In the text “El arte clásico de Eduardo Ramírez Villamizar” (1922–2004), Casimiro Eiger—a Polish critic who lived in Colombia—discusses Ramírez Villamizar’s abstract work as essentially self-referential because it is bound to form and to the material aspects of painting and objects. Over fifty years after the publication of this text, the notion of abstraction in Ramírez Villamizar’s work that it puts forth continues to be relevant in certain contexts. Eiger asserts that Ramírez Villamizar is an artist in pursuit of absolute truth, who through abstraction, creates pictorial spaces with no reference whatsoever beyond the sphere of art. Ramírez Villamizar is presented as a classic sculptor insofar as a conscious and rational use of materials enables him to release his work from “the creations of nature.” Eiger claims that Ramírez exercises strict control over the limits of his work, always keeping his formulation within the framework of art without “attempting to reach the transcendent vastness of the world.”
Eiger’s position is debatable. Texts by Ramírez Villamizar himself—among them “Homenaje a los Artífices Precolombinos” , “La Catedral y el Arzopispo”, and the interview “El sueño del orden” featured in Así Hablan los Artistas —discuss how his life and work have been directly influenced by major issues like Catholicism, Pre-Columbian art, and violence in Colombia. His strain of abstraction was always informed by the incidents, events, and even inclinations affecting the artist himself and the county as a whole.

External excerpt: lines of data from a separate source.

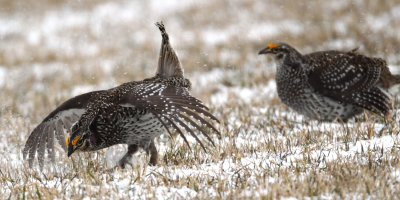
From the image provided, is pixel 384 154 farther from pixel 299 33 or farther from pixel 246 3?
pixel 246 3

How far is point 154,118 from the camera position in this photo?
19.4 ft

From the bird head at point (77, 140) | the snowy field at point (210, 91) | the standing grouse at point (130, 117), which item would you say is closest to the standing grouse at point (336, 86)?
the snowy field at point (210, 91)

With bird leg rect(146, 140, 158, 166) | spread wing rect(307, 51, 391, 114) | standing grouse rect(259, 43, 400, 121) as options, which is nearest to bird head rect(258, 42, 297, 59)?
standing grouse rect(259, 43, 400, 121)

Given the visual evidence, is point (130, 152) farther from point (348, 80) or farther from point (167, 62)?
point (348, 80)

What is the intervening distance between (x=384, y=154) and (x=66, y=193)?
249 cm

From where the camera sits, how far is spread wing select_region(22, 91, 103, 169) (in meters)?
6.63

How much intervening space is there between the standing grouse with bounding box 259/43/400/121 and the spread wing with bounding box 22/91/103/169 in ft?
7.72

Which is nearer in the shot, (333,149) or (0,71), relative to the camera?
→ (333,149)

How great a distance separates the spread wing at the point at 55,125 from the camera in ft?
21.8

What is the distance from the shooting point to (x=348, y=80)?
7.58m

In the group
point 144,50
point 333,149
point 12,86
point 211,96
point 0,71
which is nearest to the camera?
point 333,149

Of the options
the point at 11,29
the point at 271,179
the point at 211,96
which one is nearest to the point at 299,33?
the point at 211,96

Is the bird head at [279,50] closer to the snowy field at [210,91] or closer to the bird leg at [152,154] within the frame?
the snowy field at [210,91]

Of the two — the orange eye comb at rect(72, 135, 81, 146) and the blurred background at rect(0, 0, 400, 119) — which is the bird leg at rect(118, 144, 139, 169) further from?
the blurred background at rect(0, 0, 400, 119)
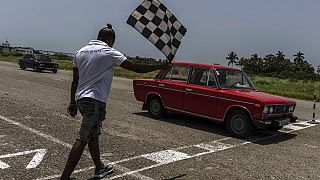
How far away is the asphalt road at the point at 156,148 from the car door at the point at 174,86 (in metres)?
0.53

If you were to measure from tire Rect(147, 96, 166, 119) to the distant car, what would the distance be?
77.6 feet

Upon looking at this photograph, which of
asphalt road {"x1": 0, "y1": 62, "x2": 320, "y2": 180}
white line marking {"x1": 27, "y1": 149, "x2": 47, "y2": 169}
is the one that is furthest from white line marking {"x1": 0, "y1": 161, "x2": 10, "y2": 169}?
white line marking {"x1": 27, "y1": 149, "x2": 47, "y2": 169}

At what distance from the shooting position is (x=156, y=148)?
272 inches

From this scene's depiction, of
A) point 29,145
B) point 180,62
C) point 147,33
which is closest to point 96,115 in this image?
point 147,33

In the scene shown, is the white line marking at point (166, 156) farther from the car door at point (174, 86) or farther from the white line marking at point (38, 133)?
the car door at point (174, 86)

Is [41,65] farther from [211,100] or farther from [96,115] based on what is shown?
[96,115]

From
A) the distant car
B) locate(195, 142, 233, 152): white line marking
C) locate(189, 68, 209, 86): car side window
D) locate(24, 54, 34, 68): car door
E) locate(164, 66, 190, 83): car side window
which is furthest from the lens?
locate(24, 54, 34, 68): car door

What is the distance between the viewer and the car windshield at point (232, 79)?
30.1 feet

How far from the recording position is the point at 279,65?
128m

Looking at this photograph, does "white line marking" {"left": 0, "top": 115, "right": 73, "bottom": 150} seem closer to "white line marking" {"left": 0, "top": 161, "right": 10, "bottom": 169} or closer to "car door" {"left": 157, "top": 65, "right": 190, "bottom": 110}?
"white line marking" {"left": 0, "top": 161, "right": 10, "bottom": 169}

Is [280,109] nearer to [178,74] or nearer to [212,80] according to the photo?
[212,80]

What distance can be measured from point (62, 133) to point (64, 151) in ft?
4.63

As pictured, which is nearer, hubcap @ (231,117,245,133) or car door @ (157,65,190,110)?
hubcap @ (231,117,245,133)

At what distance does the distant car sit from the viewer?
32.1 meters
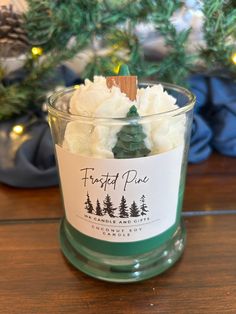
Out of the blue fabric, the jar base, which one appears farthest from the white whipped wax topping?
the blue fabric

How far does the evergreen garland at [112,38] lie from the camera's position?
17.3 inches

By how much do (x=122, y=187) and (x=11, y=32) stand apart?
347mm

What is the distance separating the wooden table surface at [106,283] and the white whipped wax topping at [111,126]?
114 mm

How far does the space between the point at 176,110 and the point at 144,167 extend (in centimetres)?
5

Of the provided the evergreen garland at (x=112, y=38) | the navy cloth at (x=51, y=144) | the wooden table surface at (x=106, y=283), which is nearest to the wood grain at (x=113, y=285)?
the wooden table surface at (x=106, y=283)

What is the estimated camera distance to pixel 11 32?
496mm

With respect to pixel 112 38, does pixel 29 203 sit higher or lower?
lower

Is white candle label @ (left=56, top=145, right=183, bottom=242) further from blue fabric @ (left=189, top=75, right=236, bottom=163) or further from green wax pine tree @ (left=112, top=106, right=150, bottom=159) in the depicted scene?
blue fabric @ (left=189, top=75, right=236, bottom=163)

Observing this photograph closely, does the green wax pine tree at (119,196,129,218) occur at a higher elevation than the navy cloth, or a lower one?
higher

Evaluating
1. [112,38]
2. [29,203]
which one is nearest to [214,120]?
[112,38]

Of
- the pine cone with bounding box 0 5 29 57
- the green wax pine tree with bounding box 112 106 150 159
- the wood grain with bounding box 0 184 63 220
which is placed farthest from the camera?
the pine cone with bounding box 0 5 29 57

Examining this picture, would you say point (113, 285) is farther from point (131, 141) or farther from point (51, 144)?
point (51, 144)

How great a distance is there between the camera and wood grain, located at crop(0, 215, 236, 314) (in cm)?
27

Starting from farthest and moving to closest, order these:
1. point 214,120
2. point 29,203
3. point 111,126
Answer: point 214,120
point 29,203
point 111,126
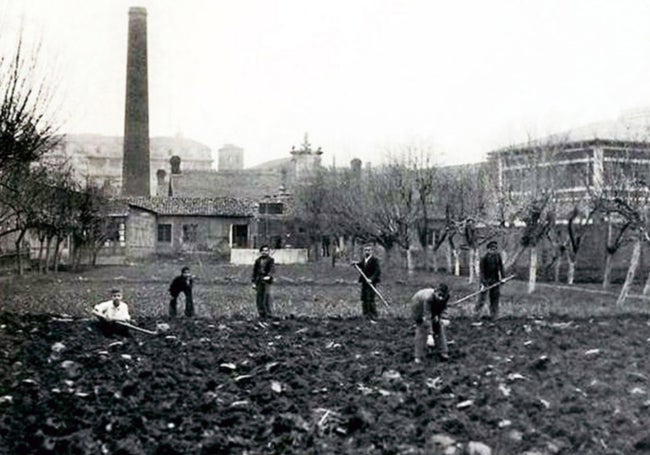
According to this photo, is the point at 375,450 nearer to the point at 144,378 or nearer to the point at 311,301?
the point at 144,378

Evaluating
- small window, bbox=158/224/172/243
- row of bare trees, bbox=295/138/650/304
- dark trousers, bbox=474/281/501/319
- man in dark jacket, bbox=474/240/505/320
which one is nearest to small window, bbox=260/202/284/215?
row of bare trees, bbox=295/138/650/304

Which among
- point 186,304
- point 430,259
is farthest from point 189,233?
point 186,304

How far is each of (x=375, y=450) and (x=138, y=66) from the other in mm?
52256

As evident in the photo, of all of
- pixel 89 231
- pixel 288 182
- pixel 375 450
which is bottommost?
pixel 375 450

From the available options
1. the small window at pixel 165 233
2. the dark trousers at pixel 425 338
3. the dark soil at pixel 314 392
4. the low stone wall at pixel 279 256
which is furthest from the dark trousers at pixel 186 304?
the small window at pixel 165 233

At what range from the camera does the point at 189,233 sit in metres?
57.7

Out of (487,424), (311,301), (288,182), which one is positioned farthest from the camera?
(288,182)

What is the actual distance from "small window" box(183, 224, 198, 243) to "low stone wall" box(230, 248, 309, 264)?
6432mm

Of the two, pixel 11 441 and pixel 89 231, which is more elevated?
pixel 89 231

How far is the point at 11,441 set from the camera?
9.39 m

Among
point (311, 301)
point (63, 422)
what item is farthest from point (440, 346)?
point (311, 301)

In 1953, Ramírez Villamizar painted Copa Azul [Blue Cup], probably the first painting made in Colombia in which geometric abstraction dominates the pictorial space. The artist was a pioneer of abstraction in Colombia, as well as one of its greatest proponents. A number of texts published between 1956 and 1964—among them “El Arte Clásico de Eduardo Ramírez Villamizar” by Eiger, “Un Poder Ordenador”  by Marta Traba, and “El Arte Absoluto”  by Walter Engel—begin to define exactly the meaning of abstraction. Ramírez Villamizar’s work is central to abstraction and how it should be understood in the context of the local and international art scenes.